What has to stop is central government doling out funding for their favoured places and favoured schemes to the detriment of more impoverished areas and genuinely allow regions to make and implement their own decisions and choices.
“In the final analysis, unless this plan delivers on eradicating poverty, shrinks the grotesque inequalities in this rich country of ours, enables everyone to live dignified and flourishing lives and secures the redistribution of wealth, it will have failed.”
Tory MPs in the North East however are happy with what has been announced.
Reacting to the news Sedgefield’s Tory MP Paul Howell, said: “The challenges we face have been embedded over generations and cannot be dug out overnight, but this White Paper is the next crucial step.
Stockton South’s MP Matt Vickers said “business on Teesside is booming like never before and we are fast becoming the glowing advertisement of this Government’s Levelling Up agenda”.
He praised the £23.9m Town Deal funding Thornaby received last year, the £16.5m for Stockton High Street and £20m for Yarm and Eaglescliffe.

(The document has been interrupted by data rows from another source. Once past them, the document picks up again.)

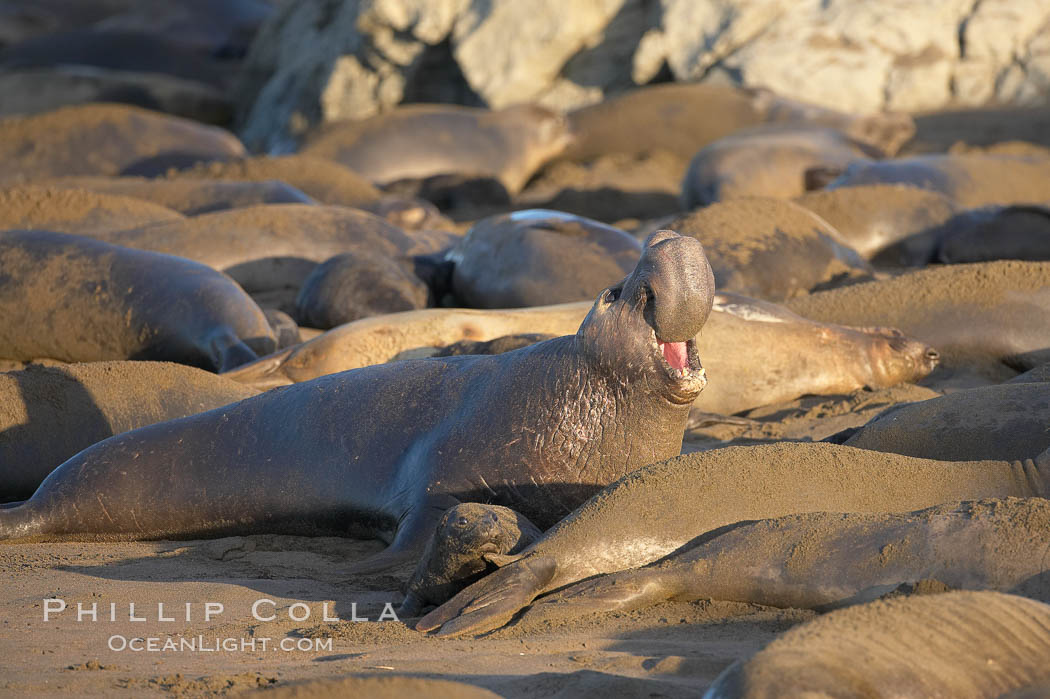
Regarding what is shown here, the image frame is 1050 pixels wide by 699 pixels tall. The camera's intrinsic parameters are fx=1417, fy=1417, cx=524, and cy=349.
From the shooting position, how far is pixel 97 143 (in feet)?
37.7

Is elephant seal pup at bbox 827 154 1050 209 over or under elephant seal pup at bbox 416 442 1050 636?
under

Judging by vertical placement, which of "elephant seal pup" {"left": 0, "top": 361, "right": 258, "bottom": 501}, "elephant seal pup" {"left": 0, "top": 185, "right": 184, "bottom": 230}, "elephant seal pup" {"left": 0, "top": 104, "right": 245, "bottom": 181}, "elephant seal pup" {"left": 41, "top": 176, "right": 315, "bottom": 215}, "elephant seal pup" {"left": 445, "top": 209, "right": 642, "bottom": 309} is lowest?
"elephant seal pup" {"left": 0, "top": 104, "right": 245, "bottom": 181}

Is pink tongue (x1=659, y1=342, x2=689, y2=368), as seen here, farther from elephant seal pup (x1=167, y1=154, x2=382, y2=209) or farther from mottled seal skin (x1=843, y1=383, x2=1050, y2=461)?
elephant seal pup (x1=167, y1=154, x2=382, y2=209)

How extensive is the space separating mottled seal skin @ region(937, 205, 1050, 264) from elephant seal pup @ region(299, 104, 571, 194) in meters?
4.83

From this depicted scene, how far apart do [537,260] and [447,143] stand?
219 inches

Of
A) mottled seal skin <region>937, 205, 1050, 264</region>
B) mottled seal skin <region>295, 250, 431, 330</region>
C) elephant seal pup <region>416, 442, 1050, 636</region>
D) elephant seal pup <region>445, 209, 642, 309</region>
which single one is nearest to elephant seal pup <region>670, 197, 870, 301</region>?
elephant seal pup <region>445, 209, 642, 309</region>

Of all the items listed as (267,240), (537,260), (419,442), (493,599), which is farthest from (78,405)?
(267,240)

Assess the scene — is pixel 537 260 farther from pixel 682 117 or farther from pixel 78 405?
pixel 682 117

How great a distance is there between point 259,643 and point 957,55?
11443 mm

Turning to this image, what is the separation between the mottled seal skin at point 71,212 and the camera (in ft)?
26.7

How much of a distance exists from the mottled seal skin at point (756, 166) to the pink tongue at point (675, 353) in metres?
6.16

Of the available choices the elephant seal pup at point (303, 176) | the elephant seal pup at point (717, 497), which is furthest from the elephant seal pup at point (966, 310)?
the elephant seal pup at point (303, 176)

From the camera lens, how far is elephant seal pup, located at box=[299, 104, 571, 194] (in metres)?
12.4

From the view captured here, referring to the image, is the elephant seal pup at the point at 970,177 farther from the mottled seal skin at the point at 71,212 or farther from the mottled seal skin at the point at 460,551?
the mottled seal skin at the point at 460,551
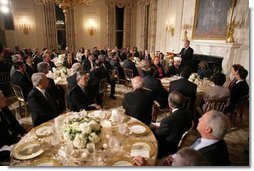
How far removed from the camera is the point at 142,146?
2188 millimetres

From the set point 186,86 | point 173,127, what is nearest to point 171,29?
point 186,86

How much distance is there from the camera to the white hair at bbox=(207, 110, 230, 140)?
1.88 meters

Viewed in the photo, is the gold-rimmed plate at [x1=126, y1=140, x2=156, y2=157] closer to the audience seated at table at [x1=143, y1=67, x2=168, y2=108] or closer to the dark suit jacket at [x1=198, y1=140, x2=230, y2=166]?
the dark suit jacket at [x1=198, y1=140, x2=230, y2=166]

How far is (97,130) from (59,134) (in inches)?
20.0

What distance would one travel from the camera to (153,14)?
11.0 meters

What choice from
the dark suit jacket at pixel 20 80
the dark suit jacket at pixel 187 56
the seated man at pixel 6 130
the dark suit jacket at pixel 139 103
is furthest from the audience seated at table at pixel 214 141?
the dark suit jacket at pixel 187 56

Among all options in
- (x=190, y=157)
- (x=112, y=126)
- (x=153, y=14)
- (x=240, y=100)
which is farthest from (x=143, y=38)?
(x=190, y=157)

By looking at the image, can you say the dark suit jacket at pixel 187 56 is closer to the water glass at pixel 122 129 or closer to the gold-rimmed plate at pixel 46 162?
the water glass at pixel 122 129

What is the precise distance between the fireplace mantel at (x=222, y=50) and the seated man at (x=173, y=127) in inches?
194

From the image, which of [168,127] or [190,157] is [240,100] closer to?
[168,127]

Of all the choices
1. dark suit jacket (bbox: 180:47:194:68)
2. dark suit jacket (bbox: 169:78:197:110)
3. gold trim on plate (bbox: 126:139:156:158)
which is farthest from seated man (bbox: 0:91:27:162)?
dark suit jacket (bbox: 180:47:194:68)

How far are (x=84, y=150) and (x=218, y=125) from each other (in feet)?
4.56

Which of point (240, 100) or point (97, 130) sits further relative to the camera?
point (240, 100)

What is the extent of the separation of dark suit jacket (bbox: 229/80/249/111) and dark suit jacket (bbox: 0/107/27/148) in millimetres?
4122
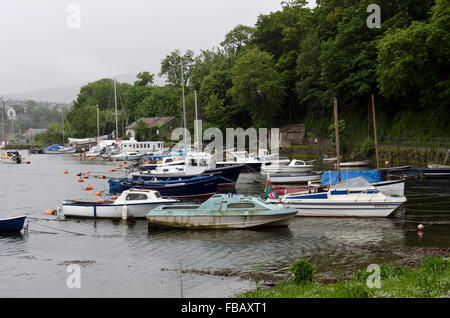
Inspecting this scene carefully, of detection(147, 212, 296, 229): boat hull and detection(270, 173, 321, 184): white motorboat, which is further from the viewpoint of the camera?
detection(270, 173, 321, 184): white motorboat

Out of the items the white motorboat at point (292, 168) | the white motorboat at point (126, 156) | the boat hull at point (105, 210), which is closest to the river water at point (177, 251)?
the boat hull at point (105, 210)

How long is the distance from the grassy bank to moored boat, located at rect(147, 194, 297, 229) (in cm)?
1017

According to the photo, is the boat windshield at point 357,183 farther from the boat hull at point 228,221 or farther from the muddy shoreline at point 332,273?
the muddy shoreline at point 332,273

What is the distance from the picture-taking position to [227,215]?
85.3 ft

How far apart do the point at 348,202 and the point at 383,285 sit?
1659cm

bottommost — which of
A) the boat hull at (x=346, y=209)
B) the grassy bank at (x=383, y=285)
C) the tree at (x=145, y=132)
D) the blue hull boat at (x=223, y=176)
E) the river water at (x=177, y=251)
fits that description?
the river water at (x=177, y=251)

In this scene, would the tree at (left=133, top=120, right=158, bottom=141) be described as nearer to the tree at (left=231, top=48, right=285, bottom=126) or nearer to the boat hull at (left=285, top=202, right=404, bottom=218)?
the tree at (left=231, top=48, right=285, bottom=126)

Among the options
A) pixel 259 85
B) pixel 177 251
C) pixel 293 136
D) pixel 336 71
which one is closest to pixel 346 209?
pixel 177 251

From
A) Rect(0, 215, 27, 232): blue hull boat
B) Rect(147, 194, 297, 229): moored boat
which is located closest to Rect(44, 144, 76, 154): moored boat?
Rect(0, 215, 27, 232): blue hull boat

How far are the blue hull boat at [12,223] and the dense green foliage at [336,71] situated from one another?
4469cm

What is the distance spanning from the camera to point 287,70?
91312 millimetres

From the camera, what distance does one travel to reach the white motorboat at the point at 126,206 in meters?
29.8

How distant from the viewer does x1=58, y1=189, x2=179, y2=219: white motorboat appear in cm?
2977

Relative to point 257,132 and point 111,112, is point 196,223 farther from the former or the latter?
point 111,112
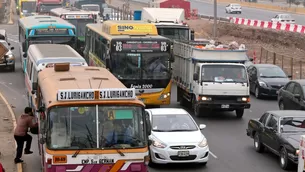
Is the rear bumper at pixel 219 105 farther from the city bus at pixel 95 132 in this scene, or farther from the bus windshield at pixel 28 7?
the bus windshield at pixel 28 7

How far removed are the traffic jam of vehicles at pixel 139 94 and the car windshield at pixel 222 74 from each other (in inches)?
1.5

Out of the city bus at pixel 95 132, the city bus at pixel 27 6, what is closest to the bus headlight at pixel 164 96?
the city bus at pixel 95 132

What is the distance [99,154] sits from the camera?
13.4 m

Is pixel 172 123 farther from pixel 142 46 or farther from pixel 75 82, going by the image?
pixel 142 46

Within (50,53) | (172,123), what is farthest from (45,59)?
(172,123)

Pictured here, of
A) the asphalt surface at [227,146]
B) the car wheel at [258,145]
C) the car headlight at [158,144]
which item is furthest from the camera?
the car wheel at [258,145]

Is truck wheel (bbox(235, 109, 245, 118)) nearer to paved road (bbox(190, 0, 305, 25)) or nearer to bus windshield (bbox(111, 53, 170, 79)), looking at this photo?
bus windshield (bbox(111, 53, 170, 79))

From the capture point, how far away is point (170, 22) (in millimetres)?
39625

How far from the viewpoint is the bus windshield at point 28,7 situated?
7450 cm

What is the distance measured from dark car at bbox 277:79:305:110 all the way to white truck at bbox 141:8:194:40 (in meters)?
10.4

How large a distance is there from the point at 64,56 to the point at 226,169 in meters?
8.28

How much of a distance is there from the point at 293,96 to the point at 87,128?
15.0 metres

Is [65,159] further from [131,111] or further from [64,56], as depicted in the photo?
[64,56]

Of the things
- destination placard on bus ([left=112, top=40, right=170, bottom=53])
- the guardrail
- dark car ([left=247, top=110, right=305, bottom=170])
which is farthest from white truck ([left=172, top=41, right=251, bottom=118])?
the guardrail
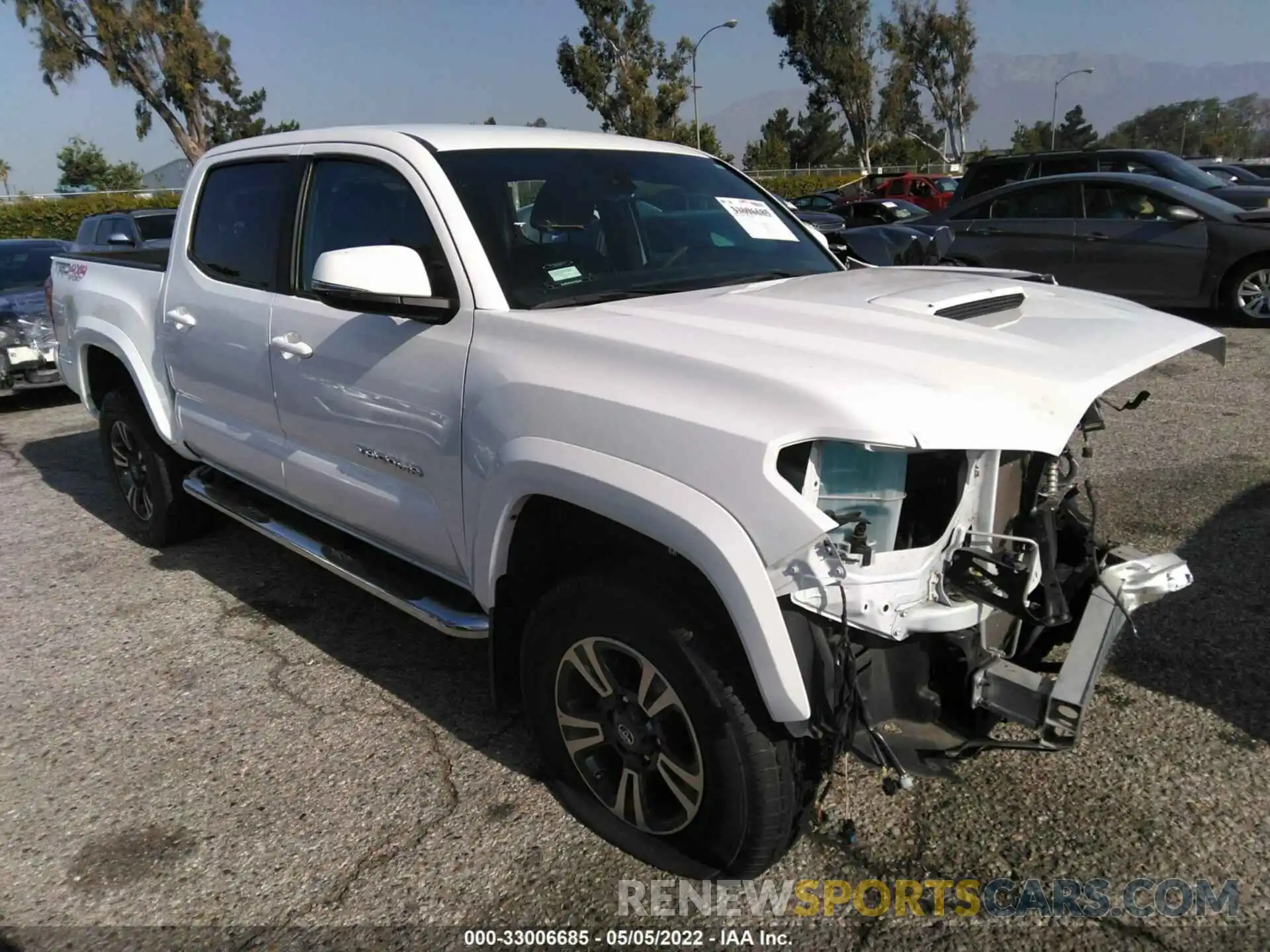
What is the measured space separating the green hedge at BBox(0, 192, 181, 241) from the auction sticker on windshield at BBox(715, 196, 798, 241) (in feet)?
126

He added: “Long gone are the days when London-centric government policy ruled the roost. The Levelling Up agenda is the only and best way to enrich every region of the country through higher employment, productivity and pay and a focus on infrastructure and welfare in our most left-behind communities.”
Ben Houchen, whose work as metro mayor of the Tees Valley was praised by the Government in its levelling up announcement, said the region has continually benefited since its secession in 2017.
He said: “Teesside, Darlington and Hartlepool is now on the up thanks to the decision taken six-years ago by Whitehall to relinquish power and put it in the hands of local people in my region, and I look forward to other places across the country reaping the benefits of devolution like we have.”
“This White Paper not only cements levelling up across the country, it also delivers more powers for our region so that local people can make more decisions locally rather than politicians or bureaucrats in London.”